First time posting here, so I apologize for any missing info upfront. I am working on a program in VBA that calculates a function (which itself calls another function), then calculates the derivative of that function, then uses that to form a Jacobian matrix to calculate the solution via the Newton-Raphson method. My question relates to taking the derivative of a function, $f$.

First, the function has the general form: $f(i, h, q_0, A, x, v(x, X_{min}))$. $i$ is a counter variable, and $h, q_0, A$ and $X_{min}$ are constant single value inputs. The remaining arguments are all members of the same array $x$ or another function $v(x, X_{min})$. The form of the function changes based on the value of $i$. The inputs from the array may be, depending on the value of $i$:

  1. $x_i$ and $x_{i+1}$
  2. $x_i$, $x_{i-1}$, $x_{i+1}$
  3. $x_{i}$ and $x_{i-1}$

The inputs from $v(x)$ may be, again depending on i:

  1. $v(x_i)$
  2. $v(x_{i-1})$ and $v(x_i)$
  3. $v(x_{i-1})$

Here is an example of the function in question: $$f = \frac{1}{h}\bigg[\frac{q_0}{A} * (x_{i + 1} - x_i) + v(x_{i - 1}, X_{min}) * x_{i - 1} - v(x_i, X_{min}) * x_i)\bigg]$$

I am using this form of the finite difference method: $$f′(x) = \frac{−f(x+ 2∆x) + 8f(x+ ∆x) −8f(x−∆x) + f(x−2∆x)}{12\Delta x}$$

My question is, for each time I use this function, do I need to apply the $∆x$ to each instance of the array element passed to the function? Ie, for the case where $x_i$ and $x_{i+1}$ are called, do I need to add or subtract $∆x$ to both $x_i$ and $x_{i+1}$? This would give $x_i$ $+/-$ $1$ or $2∆x$, as well as $x_{i+1}$ $+/-$ $1$ or $2∆x$. Or, according to this method, is it better to calculate the finite difference around $x_i$ only?
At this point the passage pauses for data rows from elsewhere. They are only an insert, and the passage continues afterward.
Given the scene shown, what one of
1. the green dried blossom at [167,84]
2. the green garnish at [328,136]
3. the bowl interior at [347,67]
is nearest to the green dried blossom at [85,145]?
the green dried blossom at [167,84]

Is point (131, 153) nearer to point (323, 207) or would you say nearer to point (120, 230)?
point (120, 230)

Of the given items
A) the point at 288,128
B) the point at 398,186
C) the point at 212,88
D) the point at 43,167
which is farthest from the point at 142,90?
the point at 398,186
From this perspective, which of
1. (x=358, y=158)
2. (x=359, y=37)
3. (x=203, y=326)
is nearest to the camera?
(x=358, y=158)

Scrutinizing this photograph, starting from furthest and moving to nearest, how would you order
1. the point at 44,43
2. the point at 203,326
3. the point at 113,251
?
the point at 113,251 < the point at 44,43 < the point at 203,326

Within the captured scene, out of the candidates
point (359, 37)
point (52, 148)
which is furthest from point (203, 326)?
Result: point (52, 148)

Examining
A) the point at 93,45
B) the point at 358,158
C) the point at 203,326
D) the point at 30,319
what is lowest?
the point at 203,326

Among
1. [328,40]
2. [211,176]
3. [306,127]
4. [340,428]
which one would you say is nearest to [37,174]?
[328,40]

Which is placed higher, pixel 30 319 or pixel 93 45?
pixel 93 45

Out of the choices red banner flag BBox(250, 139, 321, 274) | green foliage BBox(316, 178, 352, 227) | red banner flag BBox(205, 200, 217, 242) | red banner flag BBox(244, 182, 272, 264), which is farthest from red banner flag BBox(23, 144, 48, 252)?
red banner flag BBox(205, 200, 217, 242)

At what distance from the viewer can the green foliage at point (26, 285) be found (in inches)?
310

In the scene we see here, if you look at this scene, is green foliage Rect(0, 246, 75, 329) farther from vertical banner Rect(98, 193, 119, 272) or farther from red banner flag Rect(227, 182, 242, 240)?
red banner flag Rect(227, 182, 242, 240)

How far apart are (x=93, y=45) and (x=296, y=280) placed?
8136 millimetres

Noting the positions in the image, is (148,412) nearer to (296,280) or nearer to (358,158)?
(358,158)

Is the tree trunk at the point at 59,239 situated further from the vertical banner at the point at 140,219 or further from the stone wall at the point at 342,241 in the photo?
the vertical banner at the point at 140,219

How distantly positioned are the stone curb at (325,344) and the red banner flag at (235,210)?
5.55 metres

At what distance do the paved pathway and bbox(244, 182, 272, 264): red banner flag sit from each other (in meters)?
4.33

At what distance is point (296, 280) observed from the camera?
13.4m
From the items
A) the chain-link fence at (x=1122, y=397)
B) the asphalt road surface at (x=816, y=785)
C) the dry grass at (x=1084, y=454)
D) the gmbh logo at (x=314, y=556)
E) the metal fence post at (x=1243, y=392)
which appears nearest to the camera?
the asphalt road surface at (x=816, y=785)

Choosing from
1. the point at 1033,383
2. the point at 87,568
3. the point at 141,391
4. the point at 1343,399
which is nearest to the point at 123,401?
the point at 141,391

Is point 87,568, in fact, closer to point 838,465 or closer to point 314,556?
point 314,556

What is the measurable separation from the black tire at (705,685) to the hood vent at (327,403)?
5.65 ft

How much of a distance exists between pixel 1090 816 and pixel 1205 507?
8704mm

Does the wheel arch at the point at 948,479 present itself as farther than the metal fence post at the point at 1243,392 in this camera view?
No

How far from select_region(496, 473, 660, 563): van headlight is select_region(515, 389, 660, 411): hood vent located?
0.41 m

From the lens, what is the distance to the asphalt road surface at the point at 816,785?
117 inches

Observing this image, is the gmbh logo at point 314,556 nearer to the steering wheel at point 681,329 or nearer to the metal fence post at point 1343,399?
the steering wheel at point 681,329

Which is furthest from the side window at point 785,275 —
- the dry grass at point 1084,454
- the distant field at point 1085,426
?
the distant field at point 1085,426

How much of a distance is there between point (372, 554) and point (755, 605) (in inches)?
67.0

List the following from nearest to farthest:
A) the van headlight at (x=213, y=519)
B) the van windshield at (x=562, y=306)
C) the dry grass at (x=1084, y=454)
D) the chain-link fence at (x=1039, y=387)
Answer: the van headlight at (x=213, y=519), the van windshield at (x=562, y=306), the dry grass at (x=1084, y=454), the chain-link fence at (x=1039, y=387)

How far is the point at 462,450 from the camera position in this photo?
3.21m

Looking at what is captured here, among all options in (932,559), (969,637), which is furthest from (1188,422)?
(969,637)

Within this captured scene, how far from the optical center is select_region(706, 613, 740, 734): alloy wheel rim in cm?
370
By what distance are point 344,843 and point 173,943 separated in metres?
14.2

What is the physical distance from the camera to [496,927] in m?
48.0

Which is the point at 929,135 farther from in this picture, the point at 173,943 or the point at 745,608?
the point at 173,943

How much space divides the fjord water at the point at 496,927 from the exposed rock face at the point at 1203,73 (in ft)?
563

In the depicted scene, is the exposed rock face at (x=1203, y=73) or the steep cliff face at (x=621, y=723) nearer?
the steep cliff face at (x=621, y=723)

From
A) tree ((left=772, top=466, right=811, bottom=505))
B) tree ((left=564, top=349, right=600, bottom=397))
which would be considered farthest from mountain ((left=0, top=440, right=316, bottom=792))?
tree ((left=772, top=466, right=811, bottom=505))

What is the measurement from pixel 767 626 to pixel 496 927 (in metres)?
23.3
And further, for the case where both $v(x_{i-1})$ and $v(x_i)$ are passed to the function $f$, would adding and subtracting $∆x$ to each instance of the $x$ array passed into the $v$ function be required? While I'm at it (and I hope this is overkill), would I also need to calculate the finite difference centered around the values returned by $v(x)$ as well?

Alternatively, is there simply a better way to determine the derivative of this function than the way I'm going about it? I hope I have provided enough info. I didn't include the code, as I think that is a separate question, to be explored once I have an answer to this question.

Thank you!!

  • $\begingroup$ I edited part of your question to use mathjax formatting for the equations. Let me know if I messed anything up and see if you can extend this to the rest of your question $\endgroup$
    – Tyberius
    Jul 20, 2021 at 18:42
  • $\begingroup$ Thank you, I will return to this later today and try to format the rest in mathjax as you suggested. $\endgroup$ Jul 20, 2021 at 19:01

1 Answer 1


With $f(x, y(x))$ while one could technically split up $\frac{\partial f}{\partial y}$ and $\frac{\partial y}{\partial x}$, it isn't necessary. You can just directly perturb both $x$'s at the same time to get the total derivative on $f$ w.r.t. $x$. But, in your equations, $f$ does not actually take $v$ as an input. It might call $v$ with different inputs (the same way it calls $-$, $v$ isn't special). So, it really is just $f(x)$ here.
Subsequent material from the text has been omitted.